Comment author: wedrifid 28 June 2010 08:09:59AM 0 points [-]

Can you share your way of "disconfusion"?

Right now, definitely not. That would involve re-immersing myself in the issue, reviewing several post threads of comments and recreating all those thoughts that my brain oh so thoughtfully chose to not maintain in memory in the absence of sufficient repitition. If I had made my post back then, taken the extra steps of putting words to an explanation that would be comprehensible to others, then I would most likely not have lost those thoughts. (Note to self....)

Comment author: red75 25 June 2010 11:53:49PM 0 points [-]

Sorry? Does it mean that we can assign probabilities to future experiences? Or does it mean that we can't do it, but nevertheless we shouldn't expect being Boltzmann brain in 5 seconds?

Comment author: red75 25 June 2010 08:50:59PM 0 points [-]

Blank map doesn't imply blank territory. Did you read what I write on this? There is consistent (as far as I can see) way to deal with subjective experiences.

Comment author: AlephNeil 25 June 2010 09:13:38PM 1 point [-]

Objections:

  1. Isn't it possible (at least non-contradictory) that there could be a universe whose minimum description length is infinite? And even a brain within that universe with infinite minimum description length? If this universe contains intelligent beings having witty conversations and doing science and stuff, do we really want to just flat out deny that these beings are conscious (and/or deny that such a universe is metaphysically possible.)

  2. There isn't always a fact of the matter as to whether a being is conscious and if so, what it's conscious of. For the former, note that the question of when a foetus starts to have experiences is obviously indeterminate. For the latter, consider Dennett's distinction between 'Orwellian' and 'Stalinesque' revisions. Neither is there always a fact of the matter as to how many minds are present (consider a split brain patient). Don't these considerations undermine the idea of using the Solomonoff prior? (If we don't know (a) whether there are experiences here at all, (b) what experiences there are or even (c) whether this smaller object or this larger object counts as a 'single mind' then how on earth can we talk meaningfully about how the 'thread' of subjectivity is likely to continue?)

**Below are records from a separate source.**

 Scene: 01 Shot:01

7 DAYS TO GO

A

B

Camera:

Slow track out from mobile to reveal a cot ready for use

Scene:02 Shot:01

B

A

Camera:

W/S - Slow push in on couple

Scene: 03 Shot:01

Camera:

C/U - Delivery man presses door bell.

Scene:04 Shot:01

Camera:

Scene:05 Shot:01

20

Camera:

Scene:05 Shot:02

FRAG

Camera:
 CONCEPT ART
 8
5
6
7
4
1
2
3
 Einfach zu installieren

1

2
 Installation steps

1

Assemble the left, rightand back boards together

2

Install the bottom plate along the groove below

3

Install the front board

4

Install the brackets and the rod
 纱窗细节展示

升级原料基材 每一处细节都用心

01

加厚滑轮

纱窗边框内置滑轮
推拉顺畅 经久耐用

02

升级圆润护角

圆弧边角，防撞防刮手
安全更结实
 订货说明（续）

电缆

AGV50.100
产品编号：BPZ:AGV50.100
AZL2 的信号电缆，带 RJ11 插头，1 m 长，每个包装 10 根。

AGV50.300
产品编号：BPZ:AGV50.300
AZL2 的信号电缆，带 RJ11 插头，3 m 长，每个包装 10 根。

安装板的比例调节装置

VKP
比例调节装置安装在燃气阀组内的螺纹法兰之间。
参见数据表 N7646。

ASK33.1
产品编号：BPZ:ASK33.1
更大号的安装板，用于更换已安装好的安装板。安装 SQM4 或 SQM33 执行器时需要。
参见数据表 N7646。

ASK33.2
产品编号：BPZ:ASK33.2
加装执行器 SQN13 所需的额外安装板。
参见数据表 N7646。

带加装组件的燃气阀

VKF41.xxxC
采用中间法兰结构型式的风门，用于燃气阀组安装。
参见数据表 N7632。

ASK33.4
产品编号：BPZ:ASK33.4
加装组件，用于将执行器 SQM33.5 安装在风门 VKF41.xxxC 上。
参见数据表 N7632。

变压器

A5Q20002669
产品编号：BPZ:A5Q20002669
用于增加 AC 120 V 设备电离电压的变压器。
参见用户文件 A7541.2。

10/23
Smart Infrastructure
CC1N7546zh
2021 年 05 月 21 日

Comment author: red75 25 June 2010 10:13:51PM *  0 points [-]
  1. Well, they will need infinite processing power to effectively use their brains content. And infinite processing power is very strange thing. This situation lies outside of applicability area of my proposal.

  2. My proposal nor discusses, nor uses emergence/existence of subjective experience. If something has subjective experiences and it has experience of having subjective experience, then this something can use Solomonoff prior to infer anticipations of future experiences.